Escribir es fácil: te sientas frente a una máquina de escribir, le pones un papel... y te abres una vena”. Al columnista de deportes Red Smith la honestidad y el ingenio le valieron en 1976 un premio Pulitzer y una legión de lectores incluso entre aquellos que nunca habían puesto los pies en un campo de fútbol. Desde luego, escribir una columna no tiene nada de heroico, pero el momento antes de que la sangre comience a brotar es aterrador. No hay reglas, y solo el placer de ir poniendo una palabra detrás de otra contrarres­ta la ansiedad de cada nueva publicació­n. Al acabar, puedes llegar a pensar que efectivame­nte has conseguido liberarte de las voces de los muchos extraños que viven en tu cabeza y que lo que tienes entre manos es una historia a prueba de bombas. Una vez impresa, vuelves a atormentar­te por la torpeza de aquello que no deberías haber escrito, lo que no te atreviste a decir o un simple error tipográfic­o. Ya no hay marcha atrás. Y entonces puede pasar que te carcoma una sensación aún más insidiosa y persistent­e: el síndrome del impostor.
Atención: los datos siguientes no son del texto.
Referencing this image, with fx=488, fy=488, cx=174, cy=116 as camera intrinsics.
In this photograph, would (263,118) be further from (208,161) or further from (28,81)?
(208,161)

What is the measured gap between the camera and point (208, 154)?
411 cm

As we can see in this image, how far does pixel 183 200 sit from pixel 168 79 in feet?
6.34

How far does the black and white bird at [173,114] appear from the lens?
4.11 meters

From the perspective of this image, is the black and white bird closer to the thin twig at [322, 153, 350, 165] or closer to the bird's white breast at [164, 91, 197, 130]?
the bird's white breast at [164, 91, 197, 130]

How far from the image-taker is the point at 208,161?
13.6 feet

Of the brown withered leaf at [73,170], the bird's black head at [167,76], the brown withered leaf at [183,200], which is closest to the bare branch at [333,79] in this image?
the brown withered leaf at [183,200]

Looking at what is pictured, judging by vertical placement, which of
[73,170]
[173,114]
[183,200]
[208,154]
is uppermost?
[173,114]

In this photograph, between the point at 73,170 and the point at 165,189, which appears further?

Pero para ser un buen impostor, me consuelo, se requieren unas habilidade­s que solo están al alcance de los Milli Vanilli y unos cuantos elegidos más. Rob Pilatus y Fab Morvan salieron huyendo del escenario durante una actuación en vivo cuando la grabación de sus voces se atascó y el mundo descubrió que en realidad no habían cantado nunca. Para entonces habían ganado un Grammy y vendido siete millones de discos. El camaleónic­o Frederic Bourdin se hizo pasar por un niño francoarge­lino que había desapareci­do en Texas, burlando al FBI y a la propia familia pese a ser diez años mayor que él, y tener el cabello rubio y los ojos azules. David Hampton fingió ser hijo del actor Sidney Poitier para llevar una vida de lujo a costa de los favores de Melanie Griffith, Leonard Bernstein o Calvin Klein. E incluso toda una orquesta realizó una serie de conciertos multitudin­arios en Hong Kong como si fuera la Filarmónic­a de Moscú, que en realidad estaba en ese momento de gira por Europa.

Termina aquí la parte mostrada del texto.